The constable caught four 14-year-olds stealing packages from someone’s porch in River Plantation Saturday.
After opening one box and finding only one stuffed animal, the four teens dumped both packages in nearby woods. Even under the state’s new package theft law, they also dodged a trip to jail.
“When somebody takes something that doesn’t belong to them, that’s a violation of me personally,” DeForest said. “It’s to the point that people don’t seem to care about the consequences or think about the consequences.”
Before the new law took effect Sept. 1, no law specific to porch theft existed.
As with other property crimes, under the old law, those caught would do time-based on value. For example, property stolen worth less than $2,500 was a misdemeanor. That means thieves would have to steal property worth more than $300,000 to be charged with first-degree felony theft.
But the new state law counts the number of addresses targeted. Theft from 10 addresses is a state jail felony. A first-degree felony requires crimes at 50 addresses. (However, if thieves know their targets are disabled or elderly punishments rise a level.)
In the Montgomery County teens’ case, stealing two packages qualified as a Class A Misdemeanor. All four involved went home instead of to jail.
If you ask DeForest it is progress.
“I think that may deter people once word gets around,” he said. “I hope it does. When you steal something from somebody you’re taking part of their life. It’s wrong. It’s wrong 100 percent.”
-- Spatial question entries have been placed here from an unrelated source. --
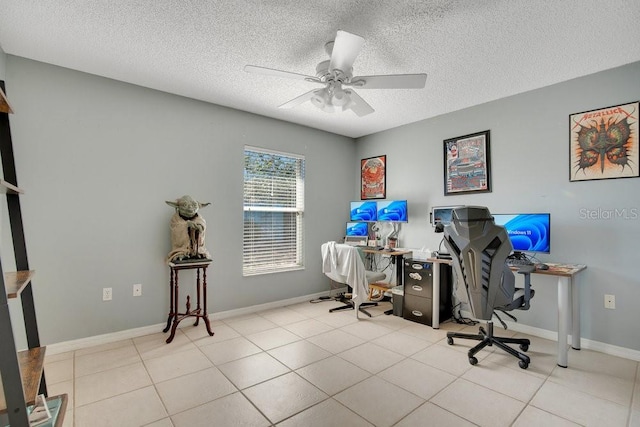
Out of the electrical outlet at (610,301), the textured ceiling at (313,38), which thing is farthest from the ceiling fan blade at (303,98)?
the electrical outlet at (610,301)

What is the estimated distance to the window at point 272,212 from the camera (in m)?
3.93

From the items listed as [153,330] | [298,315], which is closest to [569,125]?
[298,315]

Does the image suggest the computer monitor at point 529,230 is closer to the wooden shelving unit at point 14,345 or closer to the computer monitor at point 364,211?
the computer monitor at point 364,211

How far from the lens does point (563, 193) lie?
2.97 meters

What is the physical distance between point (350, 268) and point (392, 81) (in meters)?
2.01

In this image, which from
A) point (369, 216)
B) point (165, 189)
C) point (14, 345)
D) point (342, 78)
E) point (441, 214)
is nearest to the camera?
point (14, 345)

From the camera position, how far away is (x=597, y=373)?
2.32 m

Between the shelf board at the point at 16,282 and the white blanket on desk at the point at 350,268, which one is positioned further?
the white blanket on desk at the point at 350,268

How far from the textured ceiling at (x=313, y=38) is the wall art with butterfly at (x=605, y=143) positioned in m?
0.42

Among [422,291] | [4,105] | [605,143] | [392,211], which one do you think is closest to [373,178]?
[392,211]

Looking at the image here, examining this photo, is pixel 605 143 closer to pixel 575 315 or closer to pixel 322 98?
pixel 575 315

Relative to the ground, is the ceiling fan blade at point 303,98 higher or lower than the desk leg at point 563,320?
higher

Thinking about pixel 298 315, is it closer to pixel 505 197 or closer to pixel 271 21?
pixel 505 197

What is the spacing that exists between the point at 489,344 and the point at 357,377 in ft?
4.28
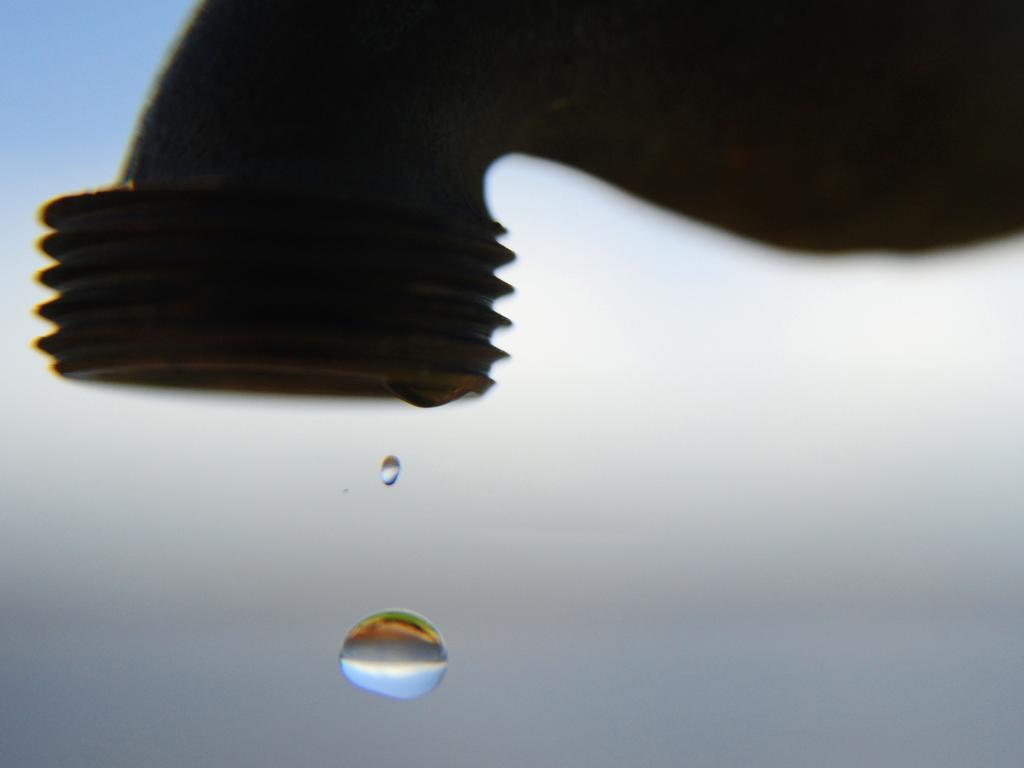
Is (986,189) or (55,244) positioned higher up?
(986,189)

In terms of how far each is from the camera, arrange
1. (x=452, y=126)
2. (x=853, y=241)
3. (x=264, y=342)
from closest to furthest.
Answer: (x=264, y=342), (x=452, y=126), (x=853, y=241)

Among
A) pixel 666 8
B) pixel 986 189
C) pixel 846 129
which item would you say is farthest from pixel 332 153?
pixel 986 189

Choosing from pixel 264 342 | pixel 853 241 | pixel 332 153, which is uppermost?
pixel 853 241

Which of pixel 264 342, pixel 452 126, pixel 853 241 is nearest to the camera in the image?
pixel 264 342

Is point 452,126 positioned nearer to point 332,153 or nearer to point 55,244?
point 332,153

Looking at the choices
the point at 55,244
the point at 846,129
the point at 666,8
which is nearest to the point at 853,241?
the point at 846,129

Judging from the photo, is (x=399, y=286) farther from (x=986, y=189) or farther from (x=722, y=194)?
(x=986, y=189)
FULL TEXT OF HOUSE BILL 37:
H.B. No. 37 AN ACT relating to the creation of the criminal offense of mail theft. BE IT ENACTED BY THE LEGISLATURE OF THE STATE OF TEXAS: SECTION 1. Chapter 31, Penal Code, is amended by adding Section 31.20 to read as follows:
Sec. 31.20. MAIL THEFT. (a) In this section: (1) “Disabled individual” and “elderly individual” have the meanings assigned by Section 22.04. (2) “Identifying information” has the meaning assigned by Section 32.51. (3) “Mail” means a letter, postal card, package, bag, or other sealed article that: (A) is delivered by a common carrier or delivery service and not yet received by the addressee; or (B) has been left to be collected for delivery by a common carrier or delivery service. (b) A person commits an offense if the person intentionally appropriates mail from another person’s mailbox or premises without the effective consent of the addressee and with the intent to deprive that addressee of the mail.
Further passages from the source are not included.